給与所得額から所得控除額を引いた値が「課税所得額」です。
所得税計算
課税所得額に対して所定の計算(国税庁)をして所得税を計算します。この計算では所得額ごとに税率が増えていくように設定されていて、段階的に高い税率が適用されるように控除額分の差し引きで調整されています。課税所得別の所得税をあらわす表およびグラフを以下に示します。
| 課税所得(万円) | 税率(%) | 控除額(万円) |
| 195未満 | 5 | 0 |
| 195以上-330未満 | 10 | 9.75 |
| 330以上-695未満 | 20 | 42.75 |
| 695以上-900未満 | 23 | 63.6 |
| 900以上-1800未満 | 33 | 153.6 |
| 1800以上-4000未満 | 40 | 279.6 |
| 4000以上 | 45 | 479.6 |
グラフもゆるやかな上昇になっていることがわかります(傾きは徐々に急になっていますが)。

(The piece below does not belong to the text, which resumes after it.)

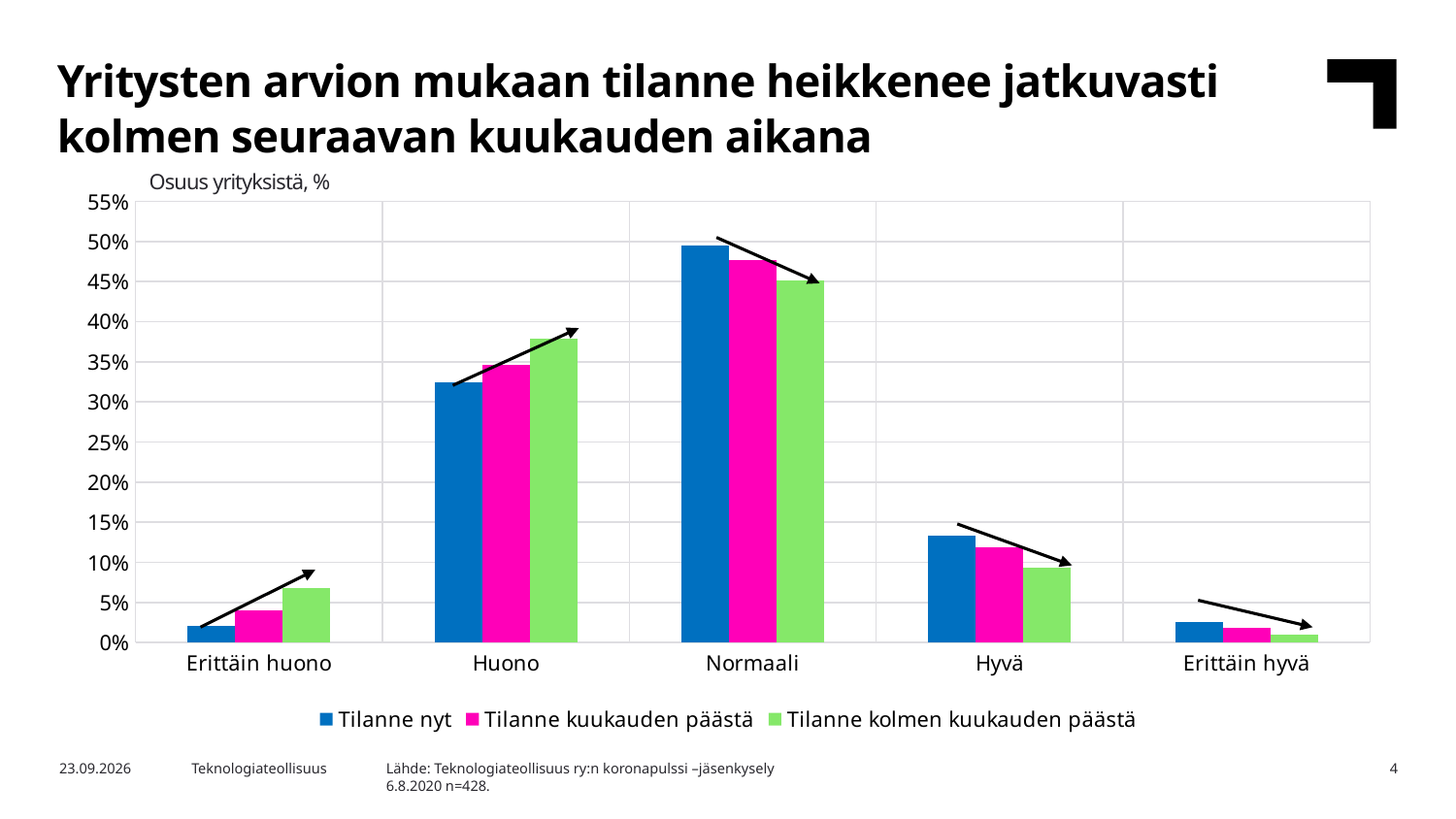
Is the value for 'Hyvä' in the series 'Tilanne kolmen kuukauden päästä' greater or less than 10%? less How many categories are shown on the x axis? 5 For the category 'Huono', which series has the larger value: 'Tilanne nyt' or 'Tilanne kolmen kuukauden päästä'? Tilanne kolmen kuukauden päästä What kind of chart is shown on the slide? bar chart Is the value for 'Normaali' in the series 'Tilanne nyt' greater or less than 45%? greater How many series does the legend list? 3 Is the value for 'Huono' in the series 'Tilanne nyt' greater or less than 30%? greater Across the three series, do the values for 'Normaali' rise or fall from 'Tilanne nyt' to 'Tilanne kolmen kuukauden päästä'? fall For the category 'Hyvä', which series has the larger value: 'Tilanne nyt' or 'Tilanne kuukauden päästä'? Tilanne nyt What is the label shown above the y axis of the chart? Osuus yrityksistä, % Which category has the lowest value for the series 'Tilanne kolmen kuukauden päästä'? Erittäin hyvä Which category has the highest value for the series 'Tilanne nyt'? Normaali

算出結果が所得税額ですが、税額控除の要件に当てはまる控除があれば、一定額を差し引くことができます。今回は触れません。
復興特別所得税
最後に、2013年から2037年まで適用される復興特別所得税を算出します。これは所得税額の2.1%に相当します。なお、2027年からこの1%が防衛費用の財源として無期限に割り当てられる予定です(残りの1.1%も2037年までに別名目になったり、もっと増税されそうな予感が...)。

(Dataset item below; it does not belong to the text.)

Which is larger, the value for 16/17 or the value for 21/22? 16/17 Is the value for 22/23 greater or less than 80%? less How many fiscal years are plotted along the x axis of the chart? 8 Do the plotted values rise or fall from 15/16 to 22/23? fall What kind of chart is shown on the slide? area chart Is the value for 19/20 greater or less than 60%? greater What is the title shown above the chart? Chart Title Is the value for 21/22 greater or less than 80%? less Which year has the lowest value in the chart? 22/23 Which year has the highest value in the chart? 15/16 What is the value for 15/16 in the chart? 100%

納める所得税の合計は所得税+復興特別所得税であり、源泉徴収票内の「源泉徴収税額」の項目と一致します。
おわりに
所得控除、税額控除には様々な種類があり、人によっては活用できると思いますが割愛します。年収を入力して所得税を計算してくれるサイトや早見表は便利ですが、所得税の考え方と計算の流れを理解していると、余分に納めていたり自分が活用できる控除に気づけるため、理解した上で活用すべきだと思います(筆者の自戒も込めて...)。
次回は住民税についてまとめます。